Awesome, I'm going to bed now but I'll be on in 8 hours or so. See you then o/
 
Its a very archaic system actualy, meanwhile it's so bad they made a totally "new" market charter for the deed system.

If my understanding of those graphs is right (I certainly hope it is, otherwise it doesnt make any sense to me) the tooltip is showing you all the stats for all the lines in that specific grid position. Is this useful? Kind of, but not really. So What I do is check both for curiosity (you can see how people manipulate certain items with it too). Notice on the oils for example: the peaks on the "markup" line coincide with great depressions on the "sales" line, which makes me conclude it was someone who sold a smaller stack of items for an unreasonable markup, for whatever reason.

One thing worth noting is if the markup line is super volatile, then it gets super hard to check the sales line for an accurate number.

What I'm seeing mostly in your post here is that you are making the incorrect assumption that the tooltip is telling you something about the data on this specific market graph when in fact it is not.
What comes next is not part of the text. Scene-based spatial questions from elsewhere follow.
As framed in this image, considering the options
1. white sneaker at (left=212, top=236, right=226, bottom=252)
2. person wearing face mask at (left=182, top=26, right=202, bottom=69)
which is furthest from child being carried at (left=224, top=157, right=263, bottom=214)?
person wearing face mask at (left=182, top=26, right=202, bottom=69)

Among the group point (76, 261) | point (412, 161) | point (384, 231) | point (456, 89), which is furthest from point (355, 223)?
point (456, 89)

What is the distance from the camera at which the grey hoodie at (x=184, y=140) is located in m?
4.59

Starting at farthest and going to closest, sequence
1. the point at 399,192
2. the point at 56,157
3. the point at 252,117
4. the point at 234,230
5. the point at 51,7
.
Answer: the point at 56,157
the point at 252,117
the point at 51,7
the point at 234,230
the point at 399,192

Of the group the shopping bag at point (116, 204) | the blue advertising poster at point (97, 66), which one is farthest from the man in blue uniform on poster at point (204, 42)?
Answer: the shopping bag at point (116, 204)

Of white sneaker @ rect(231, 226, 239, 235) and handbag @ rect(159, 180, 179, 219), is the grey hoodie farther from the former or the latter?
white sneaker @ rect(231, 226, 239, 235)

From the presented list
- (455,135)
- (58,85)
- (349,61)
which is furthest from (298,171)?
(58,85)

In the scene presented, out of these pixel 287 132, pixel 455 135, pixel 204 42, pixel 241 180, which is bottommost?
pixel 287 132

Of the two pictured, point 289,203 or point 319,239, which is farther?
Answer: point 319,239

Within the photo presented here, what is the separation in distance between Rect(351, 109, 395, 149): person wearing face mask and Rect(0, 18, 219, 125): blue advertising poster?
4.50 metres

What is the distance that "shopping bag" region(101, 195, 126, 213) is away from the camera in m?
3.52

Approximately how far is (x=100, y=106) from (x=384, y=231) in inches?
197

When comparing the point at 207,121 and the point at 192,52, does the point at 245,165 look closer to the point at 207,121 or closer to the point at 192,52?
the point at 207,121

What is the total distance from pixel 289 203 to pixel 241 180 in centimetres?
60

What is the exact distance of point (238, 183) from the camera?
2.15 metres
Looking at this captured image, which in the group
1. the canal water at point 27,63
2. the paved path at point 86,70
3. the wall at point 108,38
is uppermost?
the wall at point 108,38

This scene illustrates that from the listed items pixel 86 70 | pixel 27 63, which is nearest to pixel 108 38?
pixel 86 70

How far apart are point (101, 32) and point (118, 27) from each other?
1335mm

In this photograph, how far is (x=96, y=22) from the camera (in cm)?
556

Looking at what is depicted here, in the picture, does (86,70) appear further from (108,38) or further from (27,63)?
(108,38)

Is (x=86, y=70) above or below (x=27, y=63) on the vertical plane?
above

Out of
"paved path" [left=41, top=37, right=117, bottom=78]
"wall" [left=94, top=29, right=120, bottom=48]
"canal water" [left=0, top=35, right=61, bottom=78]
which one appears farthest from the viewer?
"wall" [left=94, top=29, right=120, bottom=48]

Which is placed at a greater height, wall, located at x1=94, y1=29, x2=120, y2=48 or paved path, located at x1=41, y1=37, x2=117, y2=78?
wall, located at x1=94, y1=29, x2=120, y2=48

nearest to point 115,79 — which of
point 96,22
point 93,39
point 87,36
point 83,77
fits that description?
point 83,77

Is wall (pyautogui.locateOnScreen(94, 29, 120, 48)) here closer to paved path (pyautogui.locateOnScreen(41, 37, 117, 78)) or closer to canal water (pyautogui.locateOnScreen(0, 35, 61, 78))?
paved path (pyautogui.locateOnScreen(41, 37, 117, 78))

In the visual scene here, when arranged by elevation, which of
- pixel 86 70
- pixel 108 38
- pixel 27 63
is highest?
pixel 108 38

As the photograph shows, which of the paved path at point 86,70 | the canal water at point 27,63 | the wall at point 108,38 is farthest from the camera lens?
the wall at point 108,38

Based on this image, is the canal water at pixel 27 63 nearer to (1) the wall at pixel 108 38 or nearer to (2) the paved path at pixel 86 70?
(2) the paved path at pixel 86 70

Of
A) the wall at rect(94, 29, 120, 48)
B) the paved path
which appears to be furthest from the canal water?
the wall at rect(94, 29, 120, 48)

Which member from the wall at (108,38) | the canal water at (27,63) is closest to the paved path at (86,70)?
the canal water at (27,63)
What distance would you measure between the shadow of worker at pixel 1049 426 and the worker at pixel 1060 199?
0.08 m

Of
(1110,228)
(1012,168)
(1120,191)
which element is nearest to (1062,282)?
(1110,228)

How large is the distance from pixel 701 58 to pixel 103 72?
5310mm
When I first started using these graphs I encountered the same confusion but eventually figured out that the tooltip is just telling you your position on the graph, not the sales.

It's just a tooltip, it just tells you something about where the cursor is on the actual graph, but it doesn't know anything about the lines and the actual sales represented, just the position on the graph and the scales being used on that graph, that is all.

Only read Legend's message after writing it up :) Reinforcing his statement.
The new market graph system is a lot easier to work with, I don't understand why they don't update the auction market graph with it... But I kinda do understand when the code is made of spaghetti :p
 
Its a very archaic system actualy, meanwhile it's so bad they made a totally "new" market charter for the deed system.

If my understanding of those graphs is right (I certainly hope it is, otherwise it doesnt make any sense to me) the tooltip is showing you all the stats for all the lines in that specific grid position. Is this useful? Kind of, but not really. So What I do is check both for curiosity (you can see how people manipulate certain items with it too). Notice on the oils for example: the peaks on the "markup" line coincide with great depressions on the "sales" line, which makes me conclude it was someone who sold a smaller stack of items for an unreasonable markup, for whatever reason.

One thing worth noting is if the markup line is super volatile, then it gets super hard to check the sales line for an accurate number.



Only read Legend's message after writing it up :) Reinforcing his statement.
The new market graph system is a lot easier to work with, I don't understand why they don't update the auction market graph with it... But I kinda do understand when the code is made of spaghetti :p


Lol yeah much appreciated, hopefully they updated but it makes a lot more sense now people have took the time to explain it.

So many thanks to everyone who contributed.
 
7rc84GY.png

To clarify another possible point of confusion, the fact that you see 20 PED of volume line up with 250% markup is more or less arbitrary. You should think of the green/red price lines as living on a separate graph from the blue/purple volume lines. When the MV History algorithm pastes those two graphs together, it scales the x-axes to match each other, and so you can correlate price and volume data by looking at any specific column of pixels. However, the y-axes cannot be scaled to match as they have different units, so the left y-axis indicates price, and the right y-axis indicates volume, and the decision of how to scale them relative to each other is just an arbitrary choice made by the algorithm. The reason I call it "more or less" arbitrary is because the algorithm does decide this based on some objective criteria; it tries to spread the bulk of the data vertically across the graph so that it fits on screen and is not too cramped, and this could be non-arbitrary and even useful for some sort of analysis, but it's important not to derive more meaning from this relative scaling than is actually present.